Copy all of the records below word for word, and leave out the pictures.
═══ ENTRIES ═══
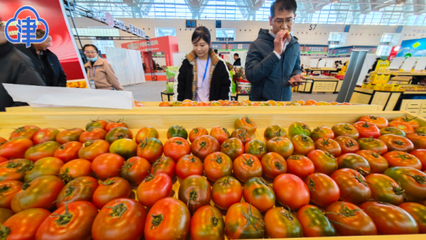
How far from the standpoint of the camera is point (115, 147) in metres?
0.94

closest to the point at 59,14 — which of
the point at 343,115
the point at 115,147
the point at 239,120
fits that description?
the point at 115,147

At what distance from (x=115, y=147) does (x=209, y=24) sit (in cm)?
2431

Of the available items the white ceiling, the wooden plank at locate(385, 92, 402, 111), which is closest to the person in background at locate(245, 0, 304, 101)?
the wooden plank at locate(385, 92, 402, 111)

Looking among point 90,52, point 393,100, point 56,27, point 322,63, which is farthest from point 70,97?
point 322,63

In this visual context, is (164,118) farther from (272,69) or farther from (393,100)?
(393,100)

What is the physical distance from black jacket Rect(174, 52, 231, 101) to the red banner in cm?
221

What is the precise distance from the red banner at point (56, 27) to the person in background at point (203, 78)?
2208mm

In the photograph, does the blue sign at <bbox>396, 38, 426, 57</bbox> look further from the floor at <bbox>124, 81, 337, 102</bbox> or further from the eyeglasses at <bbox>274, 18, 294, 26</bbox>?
the eyeglasses at <bbox>274, 18, 294, 26</bbox>

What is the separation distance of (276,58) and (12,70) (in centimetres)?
333

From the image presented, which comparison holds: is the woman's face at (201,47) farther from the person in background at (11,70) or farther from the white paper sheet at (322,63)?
the white paper sheet at (322,63)

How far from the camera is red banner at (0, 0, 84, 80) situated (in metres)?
2.45

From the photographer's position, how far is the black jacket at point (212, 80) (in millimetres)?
2639

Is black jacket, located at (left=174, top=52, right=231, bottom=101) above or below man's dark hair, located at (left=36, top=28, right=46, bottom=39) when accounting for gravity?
below

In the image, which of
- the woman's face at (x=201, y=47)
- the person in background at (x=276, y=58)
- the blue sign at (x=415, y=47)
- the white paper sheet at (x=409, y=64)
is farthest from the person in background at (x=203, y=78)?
the blue sign at (x=415, y=47)
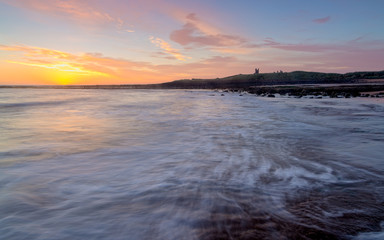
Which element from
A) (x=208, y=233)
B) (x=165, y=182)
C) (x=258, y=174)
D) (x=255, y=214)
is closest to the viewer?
(x=208, y=233)

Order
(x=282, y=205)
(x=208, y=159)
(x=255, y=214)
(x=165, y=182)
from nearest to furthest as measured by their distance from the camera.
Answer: (x=255, y=214) < (x=282, y=205) < (x=165, y=182) < (x=208, y=159)

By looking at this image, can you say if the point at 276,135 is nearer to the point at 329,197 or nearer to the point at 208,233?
the point at 329,197

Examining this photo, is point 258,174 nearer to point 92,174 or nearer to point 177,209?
point 177,209

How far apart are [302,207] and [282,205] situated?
203 mm

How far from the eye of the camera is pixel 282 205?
Answer: 2531mm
═══
CORRECT ANSWER:
How far from the standpoint of the camera is point (115, 147) in metres?
0.94

closest to the point at 59,14 — which of
the point at 343,115
the point at 115,147
the point at 239,120
fits that description?
the point at 115,147

At what distance from (x=115, y=147) does (x=209, y=24) sit (in cm)?
2431

Of the available items the white ceiling, the wooden plank at locate(385, 92, 402, 111), which is closest to the person in background at locate(245, 0, 304, 101)?
the wooden plank at locate(385, 92, 402, 111)

Looking among point 90,52, point 393,100, point 56,27, point 322,63, which is farthest from point 70,97?
point 322,63

In this visual context, is (164,118) farther from (272,69) or farther from (393,100)?
(393,100)

What is the physical distance from black jacket Rect(174, 52, 231, 101) to the red banner in cm?
221

What is the precise distance from the red banner at point (56, 27) to the person in background at point (203, 78)?
2208mm

In the photograph, does the blue sign at <bbox>396, 38, 426, 57</bbox> look further from the floor at <bbox>124, 81, 337, 102</bbox> or further from the eyeglasses at <bbox>274, 18, 294, 26</bbox>?
the eyeglasses at <bbox>274, 18, 294, 26</bbox>

What is the separation distance of (276,58) and (12,70) (in centimetres)?
333

From the image presented, which comparison holds: is the woman's face at (201,47) farther from the person in background at (11,70) or farther from the white paper sheet at (322,63)?
the white paper sheet at (322,63)

How far from the camera is red banner at (0, 0, 84, 80) situated (in metres)?
2.45

From the photographer's position, how far is the black jacket at point (212, 80) (in millimetres)?
2639

Is black jacket, located at (left=174, top=52, right=231, bottom=101) above or below man's dark hair, located at (left=36, top=28, right=46, bottom=39) when accounting for gravity?
below

In the image, which of
- the woman's face at (x=201, y=47)
- the person in background at (x=276, y=58)
- the blue sign at (x=415, y=47)
- the white paper sheet at (x=409, y=64)
is farthest from the person in background at (x=203, y=78)?
the blue sign at (x=415, y=47)
Which element from
A) (x=208, y=233)
B) (x=165, y=182)
C) (x=258, y=174)
D) (x=255, y=214)
is closest to the viewer?
(x=208, y=233)

Order
(x=282, y=205)
(x=208, y=159)
(x=255, y=214)
(x=165, y=182)
from nearest to furthest as measured by their distance from the camera.
Answer: (x=255, y=214) < (x=282, y=205) < (x=165, y=182) < (x=208, y=159)

By looking at this image, can you say if the point at 276,135 is nearer to the point at 329,197 or nearer to the point at 208,233?
the point at 329,197

Examining this photo, is point 258,174 nearer to point 92,174 or nearer to point 177,209?
point 177,209

How far apart are [302,207] and [282,205] situated?
203 mm

How far from the eye of the camera is pixel 282 205?
Answer: 2531mm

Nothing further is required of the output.